时间:2016-12-19 来源:综合办 编辑:zhbgs 访问次数:1638
报告人: Lei Yang, University of Nevada, Reno
时间: 2016年12月23日 早上10点
地点:工控新楼211室
报告摘要:
With the increasing penetration of wind into bulk power systems, wind generation has posed a significant challenge to system operators due to the highly variable wind generation. Reliable system operations require accurate wind forecast, especially at the high penetration level of wind generation.
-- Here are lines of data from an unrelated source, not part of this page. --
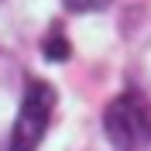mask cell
<instances>
[{
	"instance_id": "1",
	"label": "cell",
	"mask_w": 151,
	"mask_h": 151,
	"mask_svg": "<svg viewBox=\"0 0 151 151\" xmlns=\"http://www.w3.org/2000/svg\"><path fill=\"white\" fill-rule=\"evenodd\" d=\"M52 110H55V89L45 79L28 83L21 110H17V120H14V131H10V148L7 151H35L41 144V137H45L48 124H52Z\"/></svg>"
},
{
	"instance_id": "4",
	"label": "cell",
	"mask_w": 151,
	"mask_h": 151,
	"mask_svg": "<svg viewBox=\"0 0 151 151\" xmlns=\"http://www.w3.org/2000/svg\"><path fill=\"white\" fill-rule=\"evenodd\" d=\"M45 55L48 58H65L69 55V41H62L58 35H52V41L45 45Z\"/></svg>"
},
{
	"instance_id": "2",
	"label": "cell",
	"mask_w": 151,
	"mask_h": 151,
	"mask_svg": "<svg viewBox=\"0 0 151 151\" xmlns=\"http://www.w3.org/2000/svg\"><path fill=\"white\" fill-rule=\"evenodd\" d=\"M103 131L117 151H137L151 141V110L141 96L124 93L103 113Z\"/></svg>"
},
{
	"instance_id": "3",
	"label": "cell",
	"mask_w": 151,
	"mask_h": 151,
	"mask_svg": "<svg viewBox=\"0 0 151 151\" xmlns=\"http://www.w3.org/2000/svg\"><path fill=\"white\" fill-rule=\"evenodd\" d=\"M72 14H93V10H103L110 0H62Z\"/></svg>"
}]
</instances>
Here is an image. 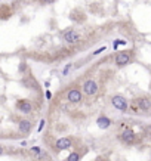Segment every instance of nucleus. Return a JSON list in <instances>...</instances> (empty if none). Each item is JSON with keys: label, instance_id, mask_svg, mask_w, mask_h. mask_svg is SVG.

In this talk, short-term forecast of wind farm generation is investigated by applying spatio-temporal analysis to extensive measurement data collected from a large wind farm. Specifically, using the data of the wind turbines power outputs recorded across two consecutive years, multiple finite-state Markov chains that take into account the diurnal non-stationarity and the seasonality of wind generation are first developed to capture the fast fluctuations of small amounts of wind generation. To capture the wind ramp dynamics, SVM is employed, based on one key observation from the measurement data that wind ramps always occur with specific patterns. Then, the forecast by the SVM is integrated into each finite-state Markov chain. Based on the SVM enhanced Markov model, short-term distributional forecasts and point forecasts are then derived. The distributional forecast can be utilized to study stochastic unit commitment and economic dispatch problems by using a Markovian approach. Numerical test results, via using realistic wind farm data provided by the National Renewable Energy Laboratory (NREL), demonstrate the significant improved accuracy of the proposed forecast approach.
报告人简介:
Lei Yang received the B.S. and M.S. degrees in electrical engineering from Southeast University, Nanjing, China, in 2005 and 2008, respectively, and the Ph.D. degree from the School of Electrical Computer and Energy Engineering at Arizona State University, Tempe, in 2012. He is currently an Assistant Professor in the Department of Computer Science and Engineering, University of Nevada, Reno, NV, USA. He was a postdoctoral scholar at Princeton University, Princeton, NJ, USA, and an Assistant Research Professor with the School of Electrical Computer and Energy Engineering at Arizona State University, Tempe. He has received the Best Paper Award Runner-up of IEEE INFOCOM 2014.